Sure. If only specific NaNs are wanted, then a more specific test is needed.
I was reading around the lines and took an educated guess about what OP meant to say they wanted, not what they actually said that they wanted. I.e. general data cleaning, and fewer bugs
Why would anyone want to keep one type of NaN, and not another (we already know they’re being replaced with an empty string, not a particular NaN option)?
Yep. That’s the standard idiom for nan testing. If there are any other values that aren’t equal to themselves, deal with it when you find it; you’ll probably find that those would be considered to be nan by various other tools too. There’s really no reason to force a float check first.

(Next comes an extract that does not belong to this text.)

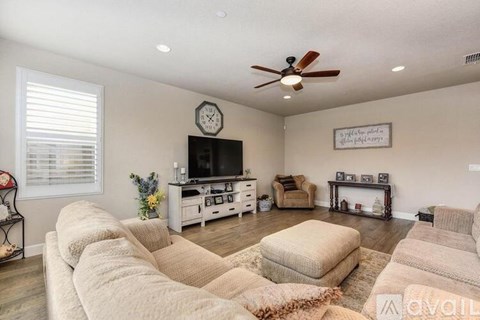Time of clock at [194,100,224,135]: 10:07
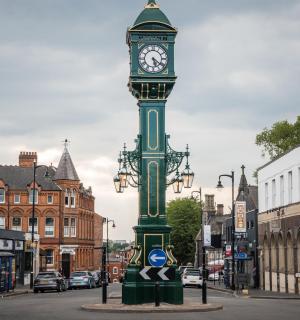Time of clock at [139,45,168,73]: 5:21
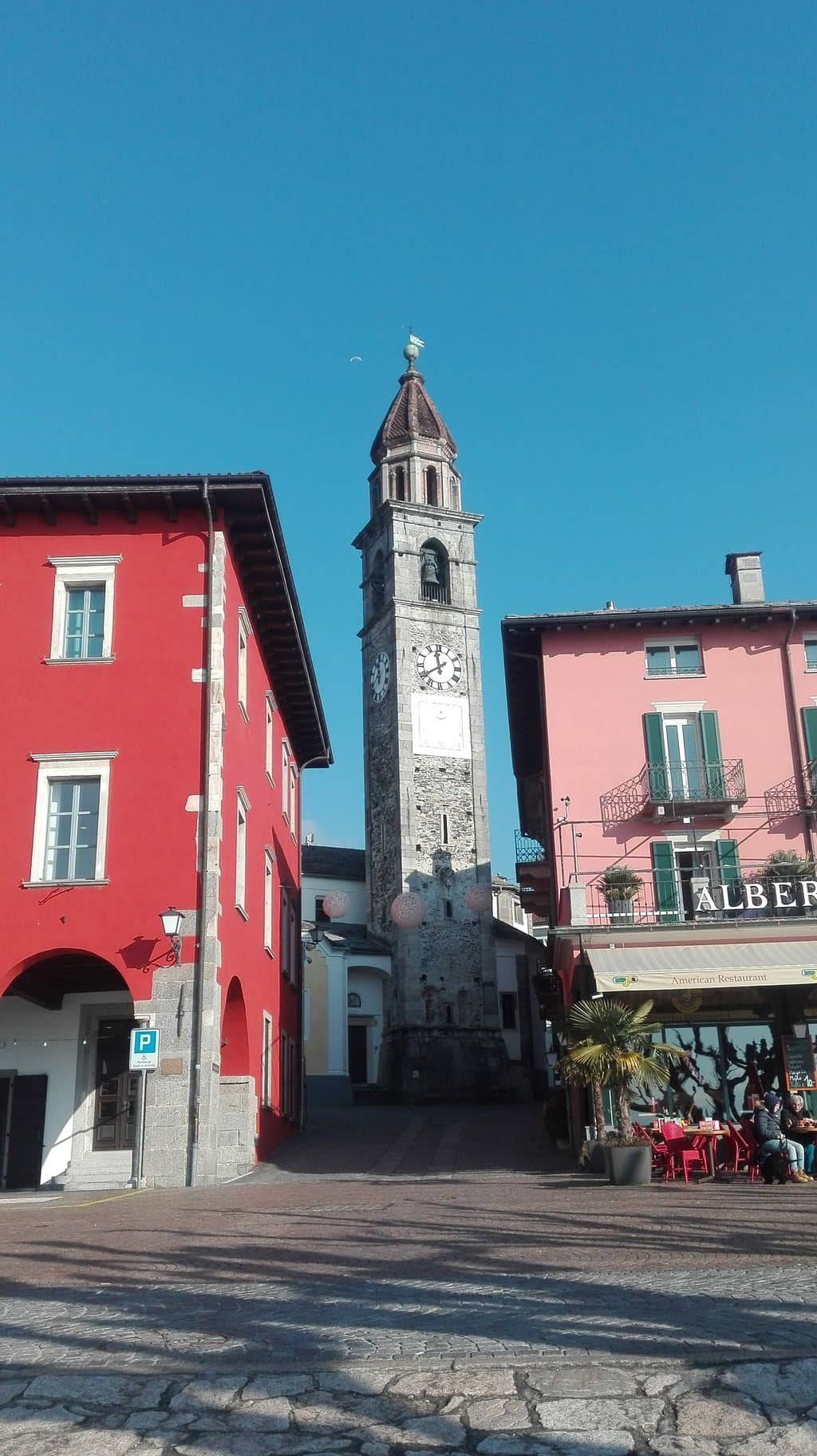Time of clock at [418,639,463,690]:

To replace nan without external libraries when strings are present, you can iterate through your data and check each element. Use a conditional statement to replace ‘nan’ strings with a desired value, ensuring data integrity and consistency throughout your dataset.
Hey @micky388 and welcome to Python discussions! I’m actually really new here myself, but you seem to be newer so I thought I’d offer the welcome.
I appreciate you trying to help me, but I don’t see how I can take your comment and put it to action. The original post lists three ways to do what you suggest, but you don’t seem to identify which of them (if any) to go with. Let me know if I’m missing something from your post.
For everyone else, I went with
{k: "" if isinstance(v, float) and math.isnan(v) else v for k, v in d.items()}
because I think it’s more clear for code readers. I like how succinct if v==v else "" is, but I think the explicit type check is more clear to someone newer to Python (which is expected in the business context of this module). Thanks to everyone who answered!